Promotion Lieutenant-Colonel JEANPIERRE
Parrainage de la Promotion Général MONCLAR

Allocution du Colonel COEFFET, de la Promotion
Lieutenant-Colonel JEANPIERRE

 

PARRAINAGE. Le parrainage se dit de celui qui reçoit une personne dans un ordre de chevalerie, dans un ordre honorifique et qui lui en remet les insignes. Les officiers de la Promotion Roi Alexandre de Yougoslavie et ceux de la Promotion Lieutenant-Colonel Jeanpierre parrainent ce soir à Saint Cyr Coëtquidan les officiers de la Promotion Général Monclar.

Officiers de la Monclar, vos pairs de la Roi Alexandre et de la Jeanpierre à plus de 200 ont quitté leurs unités, leurs retraites, leurs familles pour venir ce soir des quatre coins de l'hexagone vous recevoir dans notre ordre : chevaliers de jadis, officiers d'aujourd'hui.

Au Moyen Age, l'adoubement était le point d'aboutissement de la formation physique et morale au dépassement de soi du jeune chevalier. Le jeune homme s'y préparait dans le calme d'un monastère. Le moment venu, il prenait un bain, symbole de pureté, passait la nuit en prière devant l'autel sur lequel on avait placé son épée. Le matin, il s'habillait d'une robe de lin ou de soie blanche, symbole de chasteté, d'un surcot écarlate rappelant qu'il devait être prêt à verser son sang, et de chausses brunes aux pieds, images de l'attachement à la terre et d'humilité. Puis il entendait la messe ainsi que les autres participants à la cérémonie avec lesquels il partageait ensuite le festin. Le senior qui l'avait formé lui remettait alors ses armes.
::::
• Tâches à réaliser:
1) Recopiez sans rien changer le passage de l'allocution allant de « PARRAINAGE. Le parrainage » à « jadis, officiers d'aujourd'hui. ».
2) Résumez l'allocution en deux phrases.
3) Traduisez en anglais cette phrase de l'allocution : « Le jeune homme s'y préparait dans le calme d'un monastère. »
::::
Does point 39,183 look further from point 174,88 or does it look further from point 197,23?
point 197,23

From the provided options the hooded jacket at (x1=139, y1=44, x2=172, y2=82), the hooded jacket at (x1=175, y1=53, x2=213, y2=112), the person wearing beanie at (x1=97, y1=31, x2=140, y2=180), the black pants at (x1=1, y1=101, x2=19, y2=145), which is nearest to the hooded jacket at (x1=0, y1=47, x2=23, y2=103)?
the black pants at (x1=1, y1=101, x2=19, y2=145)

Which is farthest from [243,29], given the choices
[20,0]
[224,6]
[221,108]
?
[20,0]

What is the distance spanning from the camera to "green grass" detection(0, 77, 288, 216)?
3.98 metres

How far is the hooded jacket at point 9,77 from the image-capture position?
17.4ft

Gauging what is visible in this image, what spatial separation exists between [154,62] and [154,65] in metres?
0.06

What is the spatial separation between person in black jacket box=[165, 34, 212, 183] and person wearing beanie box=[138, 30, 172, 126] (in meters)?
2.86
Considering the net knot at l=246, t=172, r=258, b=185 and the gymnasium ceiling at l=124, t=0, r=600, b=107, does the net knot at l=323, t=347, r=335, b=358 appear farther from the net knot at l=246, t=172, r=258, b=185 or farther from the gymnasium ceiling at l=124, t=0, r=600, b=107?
::::
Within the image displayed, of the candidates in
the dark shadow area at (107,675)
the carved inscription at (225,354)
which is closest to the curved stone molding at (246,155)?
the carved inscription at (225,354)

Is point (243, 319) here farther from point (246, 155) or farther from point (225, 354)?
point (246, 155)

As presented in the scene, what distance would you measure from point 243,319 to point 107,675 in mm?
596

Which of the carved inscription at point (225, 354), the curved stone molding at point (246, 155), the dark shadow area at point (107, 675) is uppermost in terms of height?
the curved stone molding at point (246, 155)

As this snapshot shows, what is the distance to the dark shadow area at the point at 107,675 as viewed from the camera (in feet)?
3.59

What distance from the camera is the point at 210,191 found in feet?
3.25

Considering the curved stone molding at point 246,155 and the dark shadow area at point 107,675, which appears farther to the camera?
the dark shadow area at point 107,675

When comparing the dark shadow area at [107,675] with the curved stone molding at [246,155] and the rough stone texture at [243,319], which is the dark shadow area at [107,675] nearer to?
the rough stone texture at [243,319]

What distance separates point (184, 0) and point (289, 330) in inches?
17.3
::::
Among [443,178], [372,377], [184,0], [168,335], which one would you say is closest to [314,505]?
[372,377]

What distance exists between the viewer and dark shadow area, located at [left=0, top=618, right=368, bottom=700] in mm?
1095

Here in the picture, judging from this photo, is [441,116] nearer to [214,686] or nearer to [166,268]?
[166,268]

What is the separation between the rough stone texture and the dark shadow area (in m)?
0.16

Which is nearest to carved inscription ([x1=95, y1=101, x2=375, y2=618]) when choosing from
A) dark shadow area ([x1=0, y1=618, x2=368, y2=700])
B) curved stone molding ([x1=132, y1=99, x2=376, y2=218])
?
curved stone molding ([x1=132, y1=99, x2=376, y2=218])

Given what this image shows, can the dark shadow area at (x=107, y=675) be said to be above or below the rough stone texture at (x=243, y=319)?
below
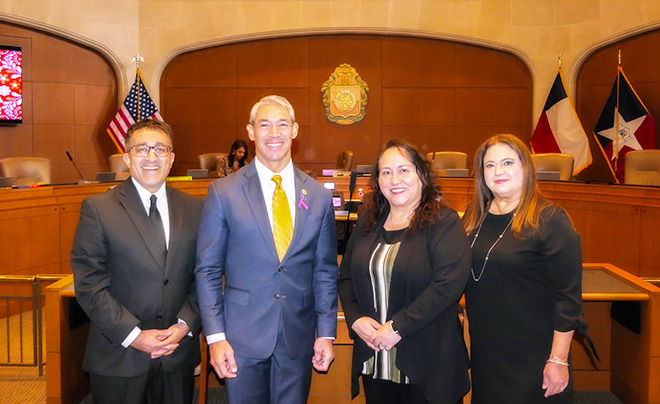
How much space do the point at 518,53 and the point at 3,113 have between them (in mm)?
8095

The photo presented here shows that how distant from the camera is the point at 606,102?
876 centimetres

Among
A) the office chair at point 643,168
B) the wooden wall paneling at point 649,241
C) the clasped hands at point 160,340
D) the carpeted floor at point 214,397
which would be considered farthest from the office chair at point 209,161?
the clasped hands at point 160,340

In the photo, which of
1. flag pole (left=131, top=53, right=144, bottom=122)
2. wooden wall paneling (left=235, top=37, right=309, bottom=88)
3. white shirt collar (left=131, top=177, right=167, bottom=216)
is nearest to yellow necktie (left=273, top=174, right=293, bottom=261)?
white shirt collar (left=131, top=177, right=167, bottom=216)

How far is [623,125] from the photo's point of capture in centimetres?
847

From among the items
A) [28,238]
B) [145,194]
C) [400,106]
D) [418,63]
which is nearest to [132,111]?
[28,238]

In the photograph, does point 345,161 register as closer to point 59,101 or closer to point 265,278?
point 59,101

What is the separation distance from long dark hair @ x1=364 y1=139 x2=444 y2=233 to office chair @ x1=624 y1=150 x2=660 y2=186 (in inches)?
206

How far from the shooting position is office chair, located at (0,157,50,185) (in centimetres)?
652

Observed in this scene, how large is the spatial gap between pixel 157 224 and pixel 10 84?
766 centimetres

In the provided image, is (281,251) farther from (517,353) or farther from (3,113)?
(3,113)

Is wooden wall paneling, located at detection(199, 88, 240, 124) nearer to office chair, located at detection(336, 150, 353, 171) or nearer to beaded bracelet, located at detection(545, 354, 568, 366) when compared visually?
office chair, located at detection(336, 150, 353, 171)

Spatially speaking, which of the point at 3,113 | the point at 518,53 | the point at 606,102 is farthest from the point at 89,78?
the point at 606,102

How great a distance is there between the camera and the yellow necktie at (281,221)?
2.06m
::::
• Réponses aux problèmes:
1)
PARRAINAGE. Le parrainage se dit de celui qui reçoit une personne dans un ordre de chevalerie, dans un ordre honorifique et qui lui en remet les insignes. Les officiers de la Promotion Roi Alexandre de Yougoslavie et ceux de la Promotion Lieutenant-Colonel Jeanpierre parrainent ce soir à Saint Cyr Coëtquidan les officiers de la Promotion Général Monclar.

Officiers de la Monclar, vos pairs de la Roi Alexandre et de la Jeanpierre à plus de 200 ont quitté leurs unités, leurs retraites, leurs familles pour venir ce soir des quatre coins de l'hexagone vous recevoir dans notre ordre : chevaliers de jadis, officiers d'aujourd'hui.

2) Ce soir à Saint Cyr Coëtquidan, plus de 200 officiers des promotions Roi Alexandre de Yougoslavie et Lieutenant-Colonel Jeanpierre parrainent ceux de la promotion Général Monclar pour les recevoir dans leur ordre. L'allocution rappelle qu'au Moyen Âge, l'adoubement couronnait la formation du jeune chevalier, qui s'y préparait par un bain, une nuit de prière, une tenue symbolique et la messe avant de recevoir ses armes de celui qui l'avait formé.

3) The young man prepared for it in the quiet of a monastery.